The examination shall be uniformly given, may be written or oral
or a combination of both and shall be practical in nature. The examination may
include questions on bookkeeping, credit adjusting, business law, collection
procedure, business ethics, agency, debtor and creditor relationship, trust
funds, creditors' funds, business funds, fiduciary relationships, and the
provisions of this act and the rules duly issued by the director pursuant to
this act, and such other subject matter as the director by rule may specify.
The examination shall be given twice each year or at such more frequent
intervals as the director may direct.
§ 26-2229.
Examination--Permit
(1) The director shall examine each application for a permit and
accompanying papers and investigate the qualifications of the applicant and if
he finds therefrom that the same are in proper form, that the literature
proposed to be circulated does not tend to conceal or misrepresent any fact to
the detriment of any person dealing with the applicant, that the contract or
contracts proposed to be entered into for the collection or payment or
prorating of accounts, bills, claims or other indebtedness by the applicant, or
prorating or receiving money for payment to creditors are equitable, fair and
reasonable, and that the applicant meets all other requirements and
qualifications of this act, he shall examine the applicant if an individual, or
the designated officer or officers or employees of any corporation and the designated
member or members of any partnership, in the manner described in section 26-2225, Idaho
Code, and if such applicant or designee passes a satisfactory
examination, he shall cause a permit to be issued authorizing the applicant to
conduct such a business in this state subject to the provisions of this act,
until the fifteenth day of March next thereafter.
(2) If the director finds that the applicant does not qualify
under the provisions of this act, the application shall be denied. If he finds
the applicant is qualified he must issue a permit upon the filing of the bonds
required by this act and the payment of an annual permit fee as fixed by the
director, but not to exceed fifty dollars ($50), except that no permit fee need
be paid by a nonprofit corporation or association conducting credit counseling
or debt prorating activities.
(3) Contracts between collection agencies and clients shall be in
writing. No collection contract shall be deemed equitable, fair or reasonable
within the meaning of this section which in substance either:
(a) Permits the applicant to retain any sums due the creditor on any account, bill, claim or other indebtedness collected for him by the applicant on account of, or as a setoff against, any fee, commission, charge, expense or compensation claimed, other than the regular collection fees or commissions, to be due from such creditor on any other account whatever.

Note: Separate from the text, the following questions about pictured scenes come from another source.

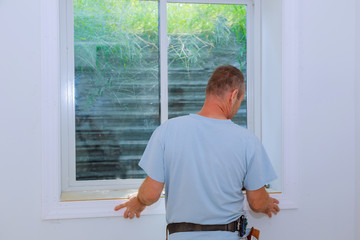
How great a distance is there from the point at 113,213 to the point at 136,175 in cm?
43

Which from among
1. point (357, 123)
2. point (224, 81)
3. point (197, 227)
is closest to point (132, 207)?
point (197, 227)

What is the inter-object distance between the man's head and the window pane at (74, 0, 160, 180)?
79 centimetres

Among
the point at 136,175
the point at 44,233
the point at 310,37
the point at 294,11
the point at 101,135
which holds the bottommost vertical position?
the point at 44,233

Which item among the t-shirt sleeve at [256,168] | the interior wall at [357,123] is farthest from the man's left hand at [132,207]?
the interior wall at [357,123]

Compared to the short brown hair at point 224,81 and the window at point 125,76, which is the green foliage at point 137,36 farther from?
the short brown hair at point 224,81

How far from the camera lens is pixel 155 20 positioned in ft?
6.97

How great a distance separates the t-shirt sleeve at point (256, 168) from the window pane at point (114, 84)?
2.85ft

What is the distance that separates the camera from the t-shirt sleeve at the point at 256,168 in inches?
54.2

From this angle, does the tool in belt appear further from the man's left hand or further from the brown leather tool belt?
the man's left hand

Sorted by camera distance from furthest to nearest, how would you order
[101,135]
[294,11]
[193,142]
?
[101,135]
[294,11]
[193,142]

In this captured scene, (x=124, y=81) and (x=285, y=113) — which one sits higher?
(x=124, y=81)

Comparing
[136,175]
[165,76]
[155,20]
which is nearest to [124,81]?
[165,76]

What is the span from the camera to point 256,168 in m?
A: 1.40

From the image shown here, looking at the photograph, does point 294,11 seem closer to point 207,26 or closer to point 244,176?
point 207,26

(b) Penalizes the creditor for
failure to produce evidence in support of any account, bill, claim or item of
indebtedness placed with the applicant for collection in addition to that
delivered upon the execution of such contract.
(c) Penalizes such creditor for any unintentional error, mistake
or omission in furnishing to the applicant the correct name or address of any
debtor.
(d) Stipulates, directly or indirectly, for the payment of any
fee, commission or compensation in excess of fifty per cent (50%) of the amount
actually collected on any account, bill, claim or other indebtedness entrusted
to the applicant for collection, provided, however, that in the case of interest
collected by a permittee, the creditor and the permittee by agreement between
them may provide for division of such interest between them without such
percentage limitation; and provided further that in the case of collection of
checks dishonored by nonacceptance or nonpayment the creditor and the permittee
by written agreement between them may provide, in place of a percentage fee,
for the payment of a set dollar amount collection fee not to exceed the amount
provided in section 28-22-105, Idaho Code, which shall not be subject to
the fifty per cent (50%) limitation. Collection agreements to proceed under section 1-2301A, Idaho Code, shall be subject to the fifty
per cent (50%) limitation.
(4) A permit holder,
engaging in the business of receiving money from debtors for application to or
payment or prorating the account or accounts of any creditor or creditors of
such debtor, for compensation or otherwise, or in the business of acting as the
assignee for the benefit of creditors as a primary or secondary object, shall
not take or receive for services performed by such permit holder for any one
(1) person more than fifteen per cent (15%) of the amount received by it at any
one (1) time from or on behalf of that person for payment or prorating to
creditors and no other charges shall be made or received for any such service.
§ 26-2229A. Requirement
of fair, open and honest dealing
(1) Every permittee, foreign permittee and agent shall deal
openly, fairly, and honestly without deception in the conduct of the collection
agency business. When not inconsistent with the statutes of this state, the
provisions of the federal fair debt collection practices act, 15 U.S.C. section 1692,
et seq., as amended, may be enforced by the director against agents, permittees
and foreign permittees under the provisions of this chapter.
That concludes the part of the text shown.